Simple dynamic programing is usually fast enough (and as always, profile before optimizing!) However, when you need more speed, it is usually fairly easy to shave an order of magnitude off the space usage of dynamic programming problems (with concomitant speedups due to cache effects.) The trick is to manually schedule the computation in order to discard temporary results as soon as possible.

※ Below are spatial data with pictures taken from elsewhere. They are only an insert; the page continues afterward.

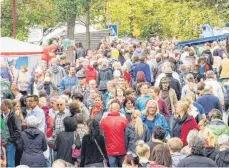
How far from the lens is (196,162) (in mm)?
10953

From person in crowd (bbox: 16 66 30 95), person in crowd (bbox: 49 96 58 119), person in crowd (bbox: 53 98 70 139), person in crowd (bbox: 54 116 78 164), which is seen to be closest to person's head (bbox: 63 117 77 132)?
person in crowd (bbox: 54 116 78 164)

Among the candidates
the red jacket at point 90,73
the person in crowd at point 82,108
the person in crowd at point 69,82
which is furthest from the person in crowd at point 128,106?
the red jacket at point 90,73

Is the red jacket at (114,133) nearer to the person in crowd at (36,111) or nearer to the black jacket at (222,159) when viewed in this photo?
the person in crowd at (36,111)

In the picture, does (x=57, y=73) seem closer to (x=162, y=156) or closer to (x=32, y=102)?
(x=32, y=102)

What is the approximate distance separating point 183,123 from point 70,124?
2322 mm

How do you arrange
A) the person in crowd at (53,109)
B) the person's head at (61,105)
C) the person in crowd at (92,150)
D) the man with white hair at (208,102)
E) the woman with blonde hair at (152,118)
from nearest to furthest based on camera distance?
the person in crowd at (92,150), the woman with blonde hair at (152,118), the person's head at (61,105), the person in crowd at (53,109), the man with white hair at (208,102)

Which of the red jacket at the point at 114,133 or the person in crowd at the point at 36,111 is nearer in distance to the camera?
the red jacket at the point at 114,133

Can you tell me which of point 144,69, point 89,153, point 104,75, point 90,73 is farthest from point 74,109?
point 144,69

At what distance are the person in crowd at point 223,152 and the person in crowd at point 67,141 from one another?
2.42m

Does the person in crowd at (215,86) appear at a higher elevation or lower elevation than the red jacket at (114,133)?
higher

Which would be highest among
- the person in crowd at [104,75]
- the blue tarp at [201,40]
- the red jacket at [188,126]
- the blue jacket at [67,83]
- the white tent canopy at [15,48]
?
the blue tarp at [201,40]

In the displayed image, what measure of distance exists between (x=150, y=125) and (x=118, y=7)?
41103 mm

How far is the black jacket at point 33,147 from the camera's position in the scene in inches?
523

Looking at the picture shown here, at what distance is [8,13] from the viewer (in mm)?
44281
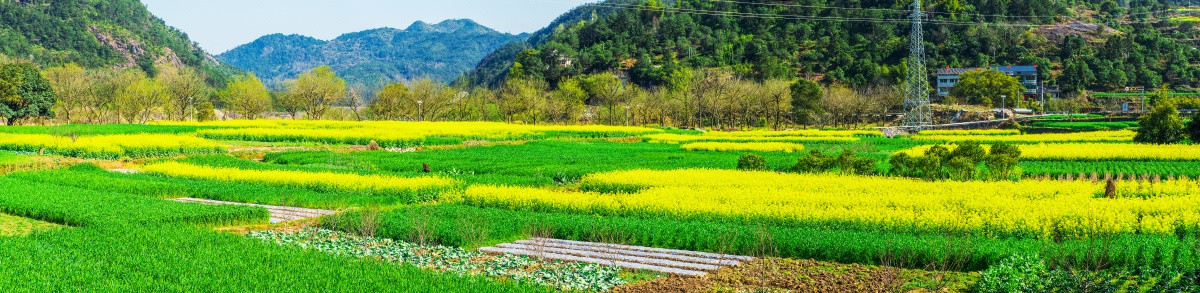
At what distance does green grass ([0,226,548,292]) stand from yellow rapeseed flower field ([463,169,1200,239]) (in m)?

Notice that if we compute results in sequential order from 0 to the needed count, (in the example above) we will always have computed subproblems before the problems. Also, if we do it in this order we need not keep any value for longer than twenty values. So we can use the old fibonacci trick:

```
buyable n = iter n (True : replicate 19 False)
where iter 0 lst = lst !! 0
iter n lst = iter (n-1) ((lst !! 5 || lst !! 8 || lst !! 19) : take 19 lst)
```

At each call of iter, the n parameter contains (total - cur) and the lst parameter stores buyable for (cur-1, cur-2, cur-3, ...). Also note that the indexes change meaning through the cons, so we need to offset the !! indexes by 1.

We can improve this more by packing the bit array:

```
import Data.Bits
buyable n = iter n 1
where iter :: Int -> Int -> Bool
iter 0 lst = odd lst
iter n lst = iter (n-1) ((lst `shiftL` 1) .|.
if lst .&. 0x80120 /= 0 then 1 else 0)
```

This final version is compiled into a single allocation-free loop.